● Exercise tasks:
1. Answer these questions using the article on youth climate litigation.
(a) By what amount, compared to 1990, did the Dutch Supreme Court order the Dutch Government to reduce its greenhouse gas emissions, and by when?
(b) In what month and year did eight young people from Australia bring their class action lawsuit?
(c) On what date did the Federal Court of Australia deliver its judgment?
2. Write the next paragraph of the article on youth climate litigation, picking up after its final sentence.

**** Source document ****

Young litigants plug the hole in climate leadership failure, and now, in Australia

With less than 100 days to go before the COP26 global climate Summit in Glasgow, and 9 years[1] before we reach a tipping point of irreversible damage to the planet – time is not on our side. Unsurprisingly, being the ones with most to lose, young people around the world are turning to the courts [2] with increasing pace and urgency to try to plug the hole left by the lack of an enforcement mechanism in the Paris Agreement, and the failure of political leadership in wealthy nations to effectively regulate the climate emergency. To date, there have been upwards of 15 youth-led cases across domestic jurisdictions in both the global North and South, including before UN Committee on the Rights of the Child[3] and the European Court of Human Rights[4] - with mixed success.

While all the cases take a rights-based approach and some are still ongoing, they are highly meaningful, and empowering for youth advocates and civic engagement. At least three of those cases and now a fourth in Australia, are legally impactful and have far-reaching outcomes.

The Netherlands

In the first, the Dutch Supreme Court in the Urgenda[5] case ordered the Dutch Government to reduce its greenhouse gas emissions by at least 25% compared to 1990 by the end of 2020 based on an ‘unwritten duty of care’ as well as positive obligations to protect human rights under Article 2 & 8 of the European Convention on Human rights (ECHR).


Similarly, the Brussels Court of First Instance[6] ruled that the Federal State and the three regions jointly and individually breached the duty of care of the 8000 citizen (Applicants ) including children, for failing to enact good climate change governance leading to a violation of the Civil Code and to violation of their human rights under the ECHR. In particular, the Court recognised that 58,000 citizens acting as co-plaintiffs had suffered direct, personal and real harm because of climate change, and thus went even further than the Dutch Court and an earlier [7]German decision.


In September 2020[8], eight young people from Australia (representing children across Australia) brought a class action lawsuit in the Federal Court of Australia (“FCA”) against the Federal Minister for the Environment (“the Minister”) stating that the Minister had a common law duty of care to avoid causing future harm, specifically in relation to the carbon emissions that would result from the approval of a proposed coal mine extension project in the state of New South Wales, namely the Vickery Extension Project.

The children submitted extensive scientific expert evidence to the FCA showing that continued emissions of CO2 would continue to increase the earth’s average surface temperature, which would have the effect of increasing the risk and magnitude of the potential harm (physical injury, economic and property) to children from climate hazards such as bushfires and coastal flooding[9]. Further, the children argued that the emission of 100 million tons[10] of CO₂ arising from the Vickery Extension Project would materially contribute to the risk and magnitude of harm resulting from climate hazards. The scientific expert evidence was not challenged by the Minister.

The Sharma judgment

On 27 May 2021, the FCA delivered its judgment on whether the Minister has a duty of care in exercising her[11] powers under sections 130 and 133 of the Environment Protection and Biodiversity Conservation Act 1999, finding that the Minister "must take reasonable care to not cause the Children harm from the extraction of coal and the mission of CO2 into the Earth’s Atmosphere[12].

**** Extracted entries ****

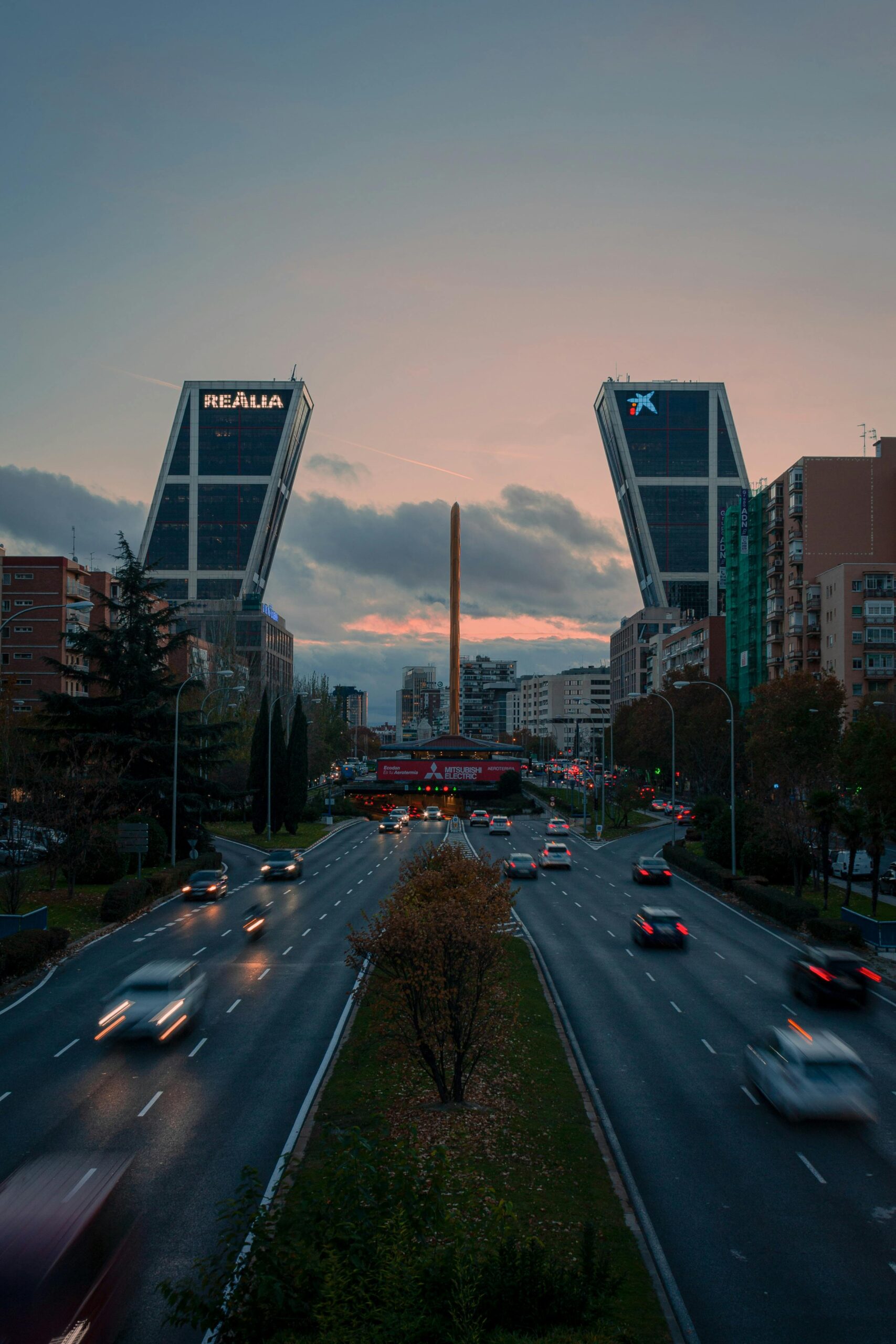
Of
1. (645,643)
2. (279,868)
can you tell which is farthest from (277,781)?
(645,643)

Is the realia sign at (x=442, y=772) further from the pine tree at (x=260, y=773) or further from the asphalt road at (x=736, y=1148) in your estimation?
Answer: the asphalt road at (x=736, y=1148)

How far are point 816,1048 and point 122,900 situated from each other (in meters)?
29.7

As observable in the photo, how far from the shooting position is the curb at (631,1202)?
11344mm

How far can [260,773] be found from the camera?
2945 inches

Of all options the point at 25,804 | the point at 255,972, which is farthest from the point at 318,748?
the point at 255,972

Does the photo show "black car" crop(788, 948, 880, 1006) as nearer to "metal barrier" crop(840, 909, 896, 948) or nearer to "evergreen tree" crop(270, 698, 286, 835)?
"metal barrier" crop(840, 909, 896, 948)

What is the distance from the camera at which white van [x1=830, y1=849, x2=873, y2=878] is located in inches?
2063

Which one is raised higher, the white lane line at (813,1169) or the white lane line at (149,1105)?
the white lane line at (813,1169)

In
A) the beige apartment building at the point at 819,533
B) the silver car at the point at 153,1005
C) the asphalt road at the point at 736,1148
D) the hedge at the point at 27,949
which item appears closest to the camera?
the asphalt road at the point at 736,1148

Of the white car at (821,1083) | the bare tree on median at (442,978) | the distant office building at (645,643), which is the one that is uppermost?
the distant office building at (645,643)

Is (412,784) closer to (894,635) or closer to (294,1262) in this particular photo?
(894,635)

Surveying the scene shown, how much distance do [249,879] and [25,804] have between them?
53.3 ft

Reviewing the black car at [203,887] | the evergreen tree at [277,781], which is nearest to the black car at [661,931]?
the black car at [203,887]

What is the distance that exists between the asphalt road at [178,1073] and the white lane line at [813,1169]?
8.86m
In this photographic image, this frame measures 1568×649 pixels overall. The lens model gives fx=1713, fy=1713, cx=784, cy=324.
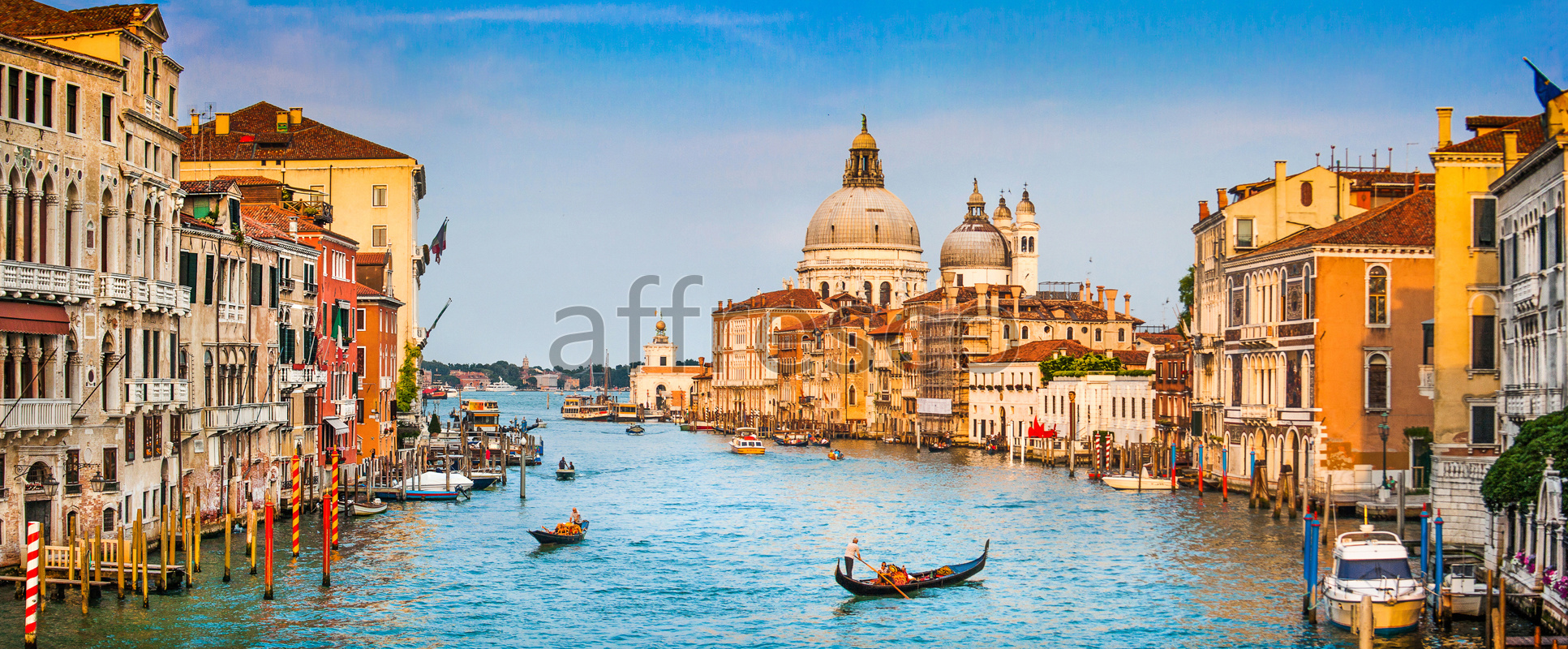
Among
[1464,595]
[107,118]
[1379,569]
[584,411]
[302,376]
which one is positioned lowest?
[584,411]

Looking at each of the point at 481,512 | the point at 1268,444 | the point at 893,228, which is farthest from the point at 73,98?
the point at 893,228

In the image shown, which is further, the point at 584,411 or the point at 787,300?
the point at 584,411

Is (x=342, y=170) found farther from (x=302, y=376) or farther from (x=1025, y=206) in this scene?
(x=1025, y=206)

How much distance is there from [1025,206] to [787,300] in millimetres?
17255

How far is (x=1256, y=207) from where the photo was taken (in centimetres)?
4125

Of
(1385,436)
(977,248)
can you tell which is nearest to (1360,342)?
(1385,436)

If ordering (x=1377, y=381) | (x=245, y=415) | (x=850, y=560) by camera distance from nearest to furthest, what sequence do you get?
(x=850, y=560), (x=245, y=415), (x=1377, y=381)

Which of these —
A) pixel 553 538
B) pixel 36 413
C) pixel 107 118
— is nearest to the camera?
pixel 36 413

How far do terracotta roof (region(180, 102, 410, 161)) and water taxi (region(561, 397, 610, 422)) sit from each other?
81496 millimetres

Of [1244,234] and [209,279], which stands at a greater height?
[1244,234]

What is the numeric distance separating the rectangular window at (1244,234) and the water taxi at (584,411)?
9695 centimetres

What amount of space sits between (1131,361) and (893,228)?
64.4 m

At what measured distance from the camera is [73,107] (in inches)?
877

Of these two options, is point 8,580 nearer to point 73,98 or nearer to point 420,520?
point 73,98
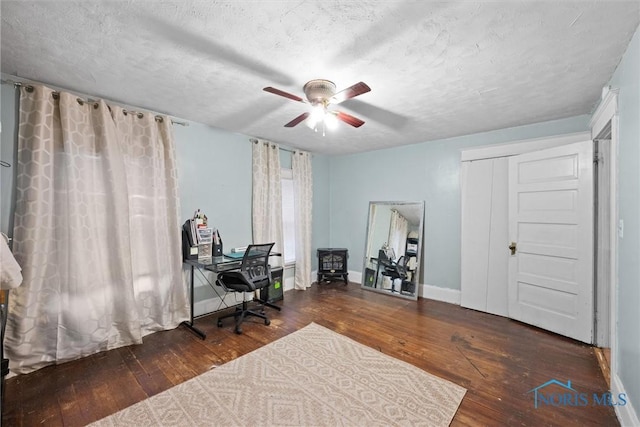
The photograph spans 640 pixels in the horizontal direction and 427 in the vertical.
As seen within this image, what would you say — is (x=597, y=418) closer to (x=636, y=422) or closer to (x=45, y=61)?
(x=636, y=422)

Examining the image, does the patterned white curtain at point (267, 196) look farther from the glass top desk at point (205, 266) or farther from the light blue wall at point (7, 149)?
the light blue wall at point (7, 149)

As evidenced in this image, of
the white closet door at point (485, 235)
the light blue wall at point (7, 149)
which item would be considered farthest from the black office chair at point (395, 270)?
the light blue wall at point (7, 149)

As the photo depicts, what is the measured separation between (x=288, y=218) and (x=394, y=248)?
1872 mm

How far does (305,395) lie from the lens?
6.39 ft

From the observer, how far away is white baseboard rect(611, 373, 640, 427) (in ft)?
5.08

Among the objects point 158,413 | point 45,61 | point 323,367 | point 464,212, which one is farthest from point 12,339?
point 464,212

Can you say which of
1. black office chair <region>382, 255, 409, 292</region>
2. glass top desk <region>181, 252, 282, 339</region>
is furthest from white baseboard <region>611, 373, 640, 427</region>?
glass top desk <region>181, 252, 282, 339</region>

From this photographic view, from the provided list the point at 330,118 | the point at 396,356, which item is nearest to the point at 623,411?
the point at 396,356

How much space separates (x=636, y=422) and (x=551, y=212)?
2.00 m

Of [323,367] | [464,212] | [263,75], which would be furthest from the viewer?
[464,212]

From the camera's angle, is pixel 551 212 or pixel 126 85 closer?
pixel 126 85

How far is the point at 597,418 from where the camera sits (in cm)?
173

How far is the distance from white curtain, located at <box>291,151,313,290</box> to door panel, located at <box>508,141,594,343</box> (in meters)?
2.94

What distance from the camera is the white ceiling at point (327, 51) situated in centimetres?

****

● Answers in order:
1.
(a) By at least 25% by the end of 2020.
(b) September 2020.
(c) 27 May 2021.

2.
Despite finding that the Minister owed the duty of care, Justice Bromberg declined to grant the injunction sought on the basis that the Applicants did not establish a reasonable apprehension[13] of a breach of the duty of care. The judge decided that if the Minister were to approve the expansion, subject to any appeal, she would need to demonstrate that the duty of care had not been breached.

The Sharma appeal

On 23 July 2021, the Minister lodged an appeal against the Court’s decision declaring that environmental activists are waging ‘green lawfare’[14] on the Government. The appeal includes the ground that the primary judge erred in finding that the Minister owed the duty as found. The Minister’s appeal also argues that the judge erred in finding that the best outcome that climate change mitigation measures could now achieve was a global average surface temperature rise of 2 degrees above pre-industrial levels.


Although its fate still hangs in the balance, and it looks an uphill battle, this decision may be the green shoot marking a novel duty of care owed to children in Australia to avoid climate harm, which may translate into Government policy with respect to carbon intensive projects. It may have ongoing ramifications for the private sector[18] as they will need to take this duty of care into account in making such applications for approval, including financial decisions as to the viability of such projects.

"The time for action to address the climate crisis and prevent catastrophic impacts on children’s rights is rapidly running out. As the IPCC[19] has stated, ‘Every bit of warming matters, every year matters, every choice matters, and so it follows, every child matters".[20]

We applaud the efforts of the Children in daring to go where decisionmakers fear to tread.

With thanks to Intern Abdul Mohamed for his assistance with this piece.



[2] See Hausfeld & BIICL ‘our Future in the Balance, the roles of Courts and Tribunals in meeting the climate crisis’

[3] Hausfeld and Earthjustice act for 16 youth Petitioners in, C.S. et al v Argentina, Brazil, France, Germany and Turkey, before the UN Committee on the Rights of the Child.

[4] Duarte Agostino +5 Others v Portugal & 32 Others. Hausfeld is acting for Save the Children in a third- party intervention in this case.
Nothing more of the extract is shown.